* _Work order_
Report the count of lines holding "literature" in the records, with no other words.

* _Input material_
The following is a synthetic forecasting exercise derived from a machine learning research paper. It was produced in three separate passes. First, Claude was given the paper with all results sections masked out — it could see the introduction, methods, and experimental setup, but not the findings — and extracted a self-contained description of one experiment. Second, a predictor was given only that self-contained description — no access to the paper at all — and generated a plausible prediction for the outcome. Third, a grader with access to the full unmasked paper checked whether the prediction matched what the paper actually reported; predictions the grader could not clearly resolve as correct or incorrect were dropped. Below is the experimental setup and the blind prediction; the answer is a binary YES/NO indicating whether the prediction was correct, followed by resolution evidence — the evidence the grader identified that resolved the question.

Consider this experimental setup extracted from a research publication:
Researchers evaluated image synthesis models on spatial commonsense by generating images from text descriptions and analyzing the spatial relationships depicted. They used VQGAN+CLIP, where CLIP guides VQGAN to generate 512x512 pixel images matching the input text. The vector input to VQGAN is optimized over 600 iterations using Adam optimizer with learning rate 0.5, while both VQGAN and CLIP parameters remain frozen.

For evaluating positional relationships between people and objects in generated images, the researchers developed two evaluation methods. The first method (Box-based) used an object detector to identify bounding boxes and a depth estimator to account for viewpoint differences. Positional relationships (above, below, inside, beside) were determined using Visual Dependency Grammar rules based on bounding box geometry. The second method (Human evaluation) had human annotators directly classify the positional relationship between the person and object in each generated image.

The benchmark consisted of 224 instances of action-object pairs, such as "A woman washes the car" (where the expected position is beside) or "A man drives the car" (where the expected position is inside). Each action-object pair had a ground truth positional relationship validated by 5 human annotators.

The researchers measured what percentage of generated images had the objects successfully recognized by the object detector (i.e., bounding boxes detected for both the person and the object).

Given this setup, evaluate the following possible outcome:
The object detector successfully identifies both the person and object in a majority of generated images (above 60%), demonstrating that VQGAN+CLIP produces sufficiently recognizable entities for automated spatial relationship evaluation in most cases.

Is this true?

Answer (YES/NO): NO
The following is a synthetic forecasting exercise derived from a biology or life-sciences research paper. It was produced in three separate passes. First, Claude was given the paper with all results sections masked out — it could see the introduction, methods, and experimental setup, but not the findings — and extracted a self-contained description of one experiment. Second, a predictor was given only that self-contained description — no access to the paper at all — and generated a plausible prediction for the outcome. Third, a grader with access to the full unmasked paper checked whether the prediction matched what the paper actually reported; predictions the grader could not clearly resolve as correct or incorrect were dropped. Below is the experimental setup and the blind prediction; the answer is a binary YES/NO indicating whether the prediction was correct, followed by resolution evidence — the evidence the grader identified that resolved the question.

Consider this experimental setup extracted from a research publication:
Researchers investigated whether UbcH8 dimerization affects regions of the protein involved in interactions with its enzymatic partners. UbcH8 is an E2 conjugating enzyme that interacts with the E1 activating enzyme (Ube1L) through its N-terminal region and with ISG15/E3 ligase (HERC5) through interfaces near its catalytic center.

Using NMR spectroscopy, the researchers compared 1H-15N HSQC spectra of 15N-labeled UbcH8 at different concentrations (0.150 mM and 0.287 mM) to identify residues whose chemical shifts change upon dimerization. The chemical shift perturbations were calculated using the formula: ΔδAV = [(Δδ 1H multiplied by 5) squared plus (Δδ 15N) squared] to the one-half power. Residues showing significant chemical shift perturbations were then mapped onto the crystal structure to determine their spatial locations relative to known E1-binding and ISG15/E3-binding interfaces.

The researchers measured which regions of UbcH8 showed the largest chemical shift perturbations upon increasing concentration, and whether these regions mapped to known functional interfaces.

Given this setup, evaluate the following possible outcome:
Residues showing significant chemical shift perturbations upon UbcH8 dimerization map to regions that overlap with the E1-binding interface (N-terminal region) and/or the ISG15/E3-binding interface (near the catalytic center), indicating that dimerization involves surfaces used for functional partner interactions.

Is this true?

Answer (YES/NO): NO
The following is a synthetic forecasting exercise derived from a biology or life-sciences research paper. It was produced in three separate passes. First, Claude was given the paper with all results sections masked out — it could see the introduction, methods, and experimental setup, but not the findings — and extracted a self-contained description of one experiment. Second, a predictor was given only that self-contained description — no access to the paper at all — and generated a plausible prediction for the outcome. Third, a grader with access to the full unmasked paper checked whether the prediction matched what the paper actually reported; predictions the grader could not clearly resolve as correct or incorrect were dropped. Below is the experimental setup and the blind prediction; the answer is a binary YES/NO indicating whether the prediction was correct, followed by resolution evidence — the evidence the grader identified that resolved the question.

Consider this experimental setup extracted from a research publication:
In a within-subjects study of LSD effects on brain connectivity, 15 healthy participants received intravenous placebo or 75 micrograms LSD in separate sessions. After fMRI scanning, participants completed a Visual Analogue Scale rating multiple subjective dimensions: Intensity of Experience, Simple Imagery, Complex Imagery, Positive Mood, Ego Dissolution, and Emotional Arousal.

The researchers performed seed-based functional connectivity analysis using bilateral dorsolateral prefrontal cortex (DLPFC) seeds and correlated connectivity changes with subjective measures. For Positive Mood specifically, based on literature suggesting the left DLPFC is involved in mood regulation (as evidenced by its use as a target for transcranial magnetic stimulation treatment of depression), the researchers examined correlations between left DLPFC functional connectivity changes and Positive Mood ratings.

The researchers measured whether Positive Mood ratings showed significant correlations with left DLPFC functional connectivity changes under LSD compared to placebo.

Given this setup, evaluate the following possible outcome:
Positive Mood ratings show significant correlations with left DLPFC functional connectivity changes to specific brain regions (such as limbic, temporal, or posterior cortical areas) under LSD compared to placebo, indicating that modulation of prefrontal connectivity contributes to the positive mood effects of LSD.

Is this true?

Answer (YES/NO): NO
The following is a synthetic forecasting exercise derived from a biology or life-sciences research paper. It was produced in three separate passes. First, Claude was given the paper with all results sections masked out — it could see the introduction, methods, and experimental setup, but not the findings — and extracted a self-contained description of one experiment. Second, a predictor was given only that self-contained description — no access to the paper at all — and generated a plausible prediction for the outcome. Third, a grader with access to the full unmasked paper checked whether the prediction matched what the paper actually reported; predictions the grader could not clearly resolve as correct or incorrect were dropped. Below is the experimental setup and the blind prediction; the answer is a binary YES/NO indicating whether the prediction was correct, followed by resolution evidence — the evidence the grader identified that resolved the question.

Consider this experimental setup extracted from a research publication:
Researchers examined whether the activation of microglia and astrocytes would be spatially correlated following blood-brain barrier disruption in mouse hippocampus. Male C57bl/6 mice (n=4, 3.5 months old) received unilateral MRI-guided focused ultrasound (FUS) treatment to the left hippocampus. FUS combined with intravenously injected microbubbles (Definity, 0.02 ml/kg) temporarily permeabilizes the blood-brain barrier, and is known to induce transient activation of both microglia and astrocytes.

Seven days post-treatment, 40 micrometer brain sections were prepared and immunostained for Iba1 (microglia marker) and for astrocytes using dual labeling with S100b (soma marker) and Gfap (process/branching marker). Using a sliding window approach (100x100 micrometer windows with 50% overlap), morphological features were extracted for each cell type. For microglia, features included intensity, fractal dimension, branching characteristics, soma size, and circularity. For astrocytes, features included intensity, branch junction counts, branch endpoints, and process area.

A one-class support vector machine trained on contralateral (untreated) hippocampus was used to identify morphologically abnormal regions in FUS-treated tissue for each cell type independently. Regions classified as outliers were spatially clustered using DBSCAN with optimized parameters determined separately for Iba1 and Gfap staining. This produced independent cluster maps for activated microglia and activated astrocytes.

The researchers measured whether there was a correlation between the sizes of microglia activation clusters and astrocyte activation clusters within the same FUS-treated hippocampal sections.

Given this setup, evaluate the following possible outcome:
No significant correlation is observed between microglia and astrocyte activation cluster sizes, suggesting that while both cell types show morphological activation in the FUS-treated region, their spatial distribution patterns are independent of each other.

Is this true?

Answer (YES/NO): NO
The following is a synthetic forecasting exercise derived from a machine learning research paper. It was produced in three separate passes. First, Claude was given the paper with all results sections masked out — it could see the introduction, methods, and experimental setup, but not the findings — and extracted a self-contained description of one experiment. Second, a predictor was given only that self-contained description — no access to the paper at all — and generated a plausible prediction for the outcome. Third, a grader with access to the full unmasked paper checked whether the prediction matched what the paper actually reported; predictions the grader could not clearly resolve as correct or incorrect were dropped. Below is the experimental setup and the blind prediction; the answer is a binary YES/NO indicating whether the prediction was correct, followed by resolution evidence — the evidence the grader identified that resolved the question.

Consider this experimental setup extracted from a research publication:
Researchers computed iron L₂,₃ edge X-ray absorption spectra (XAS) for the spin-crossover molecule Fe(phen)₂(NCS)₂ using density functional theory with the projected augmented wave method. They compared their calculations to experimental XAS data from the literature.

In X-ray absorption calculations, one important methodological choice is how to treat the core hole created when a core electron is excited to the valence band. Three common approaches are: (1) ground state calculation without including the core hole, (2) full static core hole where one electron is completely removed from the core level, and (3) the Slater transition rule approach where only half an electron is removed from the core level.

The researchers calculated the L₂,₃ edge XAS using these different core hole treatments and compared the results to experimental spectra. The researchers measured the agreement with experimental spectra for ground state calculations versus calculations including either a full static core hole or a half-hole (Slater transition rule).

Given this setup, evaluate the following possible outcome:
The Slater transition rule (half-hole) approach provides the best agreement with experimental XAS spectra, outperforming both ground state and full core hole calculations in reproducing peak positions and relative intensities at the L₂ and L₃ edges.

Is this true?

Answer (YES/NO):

* _Output_
2